第十三卷第一期   九十七年三月十五日出刊    March 2008

 

實中力與美攝影欣賞

活動看板

     
AQ達人
 
   

教育部「3Q VERY MUCH」生命教育系列

校園AQ (Adversity Quotient)「逆境智商達人」優勝作品

 

The True world

by Saga Ringmar , age 12,

Bilingual Department

When I look out the window I don't usually see the same thing twice. It is not only because the weather is changing, or the neighbors are switching the tiles on their roof. It is because we are continuously going on trips, and experiencing the world. My family and I enjoy adventure, every vacation we go on trips to places around the world. China, Italy, and France-- it's quite possible that we've been there. It is easy to say that you have traveled a lot, and easier still to say you have moved, but the actual process is way harder than it seems. That's why I love it.

My name is saga Ringmar, I am 12 years old. My dad is Swedish; my mom is American. I have lived in London, Thailand and now Taiwan. For 5 years I lived in London, experiencing the busy streets with the mixed ethnicities, and the small local schools that had a very simple schedule. Then, after those 5 years, we went to Thailand for a one-year trip, where we encountered the palm trees, food, beaches and a whole new world of people. After Thailand we moved back to London, but ever since then we didn't feel quite at home. After maybe another 4 years, we were tired beyond thought; the idea of moving to another exotic place haunted our dreams. We had to go. So in the year of 2006, we were off to Taiwan--which is where we are now, settling in amongst the beautiful mountains, and the Chinese language. And some how, although we are thousands of miles away from London, it feels like home has followed us, although it is hard--we are now just beginning to find our way around. We know how to order duck, ask directions in our 'brilliant' Chinese, and have even made a few friends.

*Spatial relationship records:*
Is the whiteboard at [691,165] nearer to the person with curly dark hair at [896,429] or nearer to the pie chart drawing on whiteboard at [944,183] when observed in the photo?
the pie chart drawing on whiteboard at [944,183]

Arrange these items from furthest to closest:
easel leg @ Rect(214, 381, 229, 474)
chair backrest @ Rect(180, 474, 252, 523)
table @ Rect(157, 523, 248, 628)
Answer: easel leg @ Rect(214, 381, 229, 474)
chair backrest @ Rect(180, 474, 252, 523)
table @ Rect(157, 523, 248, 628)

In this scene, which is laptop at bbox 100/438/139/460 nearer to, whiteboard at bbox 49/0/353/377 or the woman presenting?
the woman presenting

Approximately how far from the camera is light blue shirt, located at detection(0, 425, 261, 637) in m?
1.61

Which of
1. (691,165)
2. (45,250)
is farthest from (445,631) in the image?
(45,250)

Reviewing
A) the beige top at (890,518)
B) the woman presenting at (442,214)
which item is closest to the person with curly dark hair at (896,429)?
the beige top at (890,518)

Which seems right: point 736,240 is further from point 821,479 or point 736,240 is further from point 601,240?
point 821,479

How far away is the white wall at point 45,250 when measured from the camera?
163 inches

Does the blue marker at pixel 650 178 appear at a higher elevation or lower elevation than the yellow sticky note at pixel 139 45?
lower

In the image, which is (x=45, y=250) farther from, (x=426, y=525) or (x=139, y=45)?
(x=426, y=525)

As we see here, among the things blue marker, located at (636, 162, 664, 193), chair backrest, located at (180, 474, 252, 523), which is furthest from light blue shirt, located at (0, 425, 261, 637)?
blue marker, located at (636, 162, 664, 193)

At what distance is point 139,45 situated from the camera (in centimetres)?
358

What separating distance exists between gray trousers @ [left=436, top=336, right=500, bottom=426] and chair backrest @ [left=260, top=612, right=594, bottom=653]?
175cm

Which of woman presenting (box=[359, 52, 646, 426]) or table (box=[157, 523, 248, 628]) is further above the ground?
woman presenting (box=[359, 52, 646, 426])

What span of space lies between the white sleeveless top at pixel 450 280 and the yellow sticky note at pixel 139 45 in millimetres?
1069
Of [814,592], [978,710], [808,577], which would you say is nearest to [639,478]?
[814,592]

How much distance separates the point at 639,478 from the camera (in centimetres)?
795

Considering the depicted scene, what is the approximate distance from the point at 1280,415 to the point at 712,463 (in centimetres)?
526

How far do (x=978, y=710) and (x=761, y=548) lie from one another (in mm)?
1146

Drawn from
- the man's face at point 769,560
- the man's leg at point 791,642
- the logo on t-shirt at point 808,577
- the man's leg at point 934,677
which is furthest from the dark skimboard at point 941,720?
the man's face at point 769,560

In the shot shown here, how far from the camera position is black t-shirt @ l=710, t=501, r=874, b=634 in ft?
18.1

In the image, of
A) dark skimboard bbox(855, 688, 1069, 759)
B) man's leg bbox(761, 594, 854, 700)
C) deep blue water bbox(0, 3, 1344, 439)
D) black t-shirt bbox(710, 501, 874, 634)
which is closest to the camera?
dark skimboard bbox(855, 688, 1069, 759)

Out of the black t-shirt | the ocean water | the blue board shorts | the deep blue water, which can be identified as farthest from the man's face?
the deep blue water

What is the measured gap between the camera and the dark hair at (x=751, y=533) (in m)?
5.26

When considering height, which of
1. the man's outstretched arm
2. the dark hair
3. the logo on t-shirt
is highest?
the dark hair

*THINGS TO DO:*
1. Please reproduce a passage of the essay, beginning at the words "by Saga Ringmar" and stopping after "why I love it.".
2. According to the essay, in what year did the family move to Taiwan?
3. List everything the essay says the family encountered in Thailand.

*FULL ANSWERS:*
1.
by Saga Ringmar , age 12,

Bilingual Department

When I look out the window I don't usually see the same thing twice. It is not only because the weather is changing, or the neighbors are switching the tiles on their roof. It is because we are continuously going on trips, and experiencing the world. My family and I enjoy adventure, every vacation we go on trips to places around the world. China, Italy, and France-- it's quite possible that we've been there. It is easy to say that you have traveled a lot, and easier still to say you have moved, but the actual process is way harder than it seems. That's why I love it.

2. In 2006.

3. Palm trees, food, beaches, and a whole new world of people.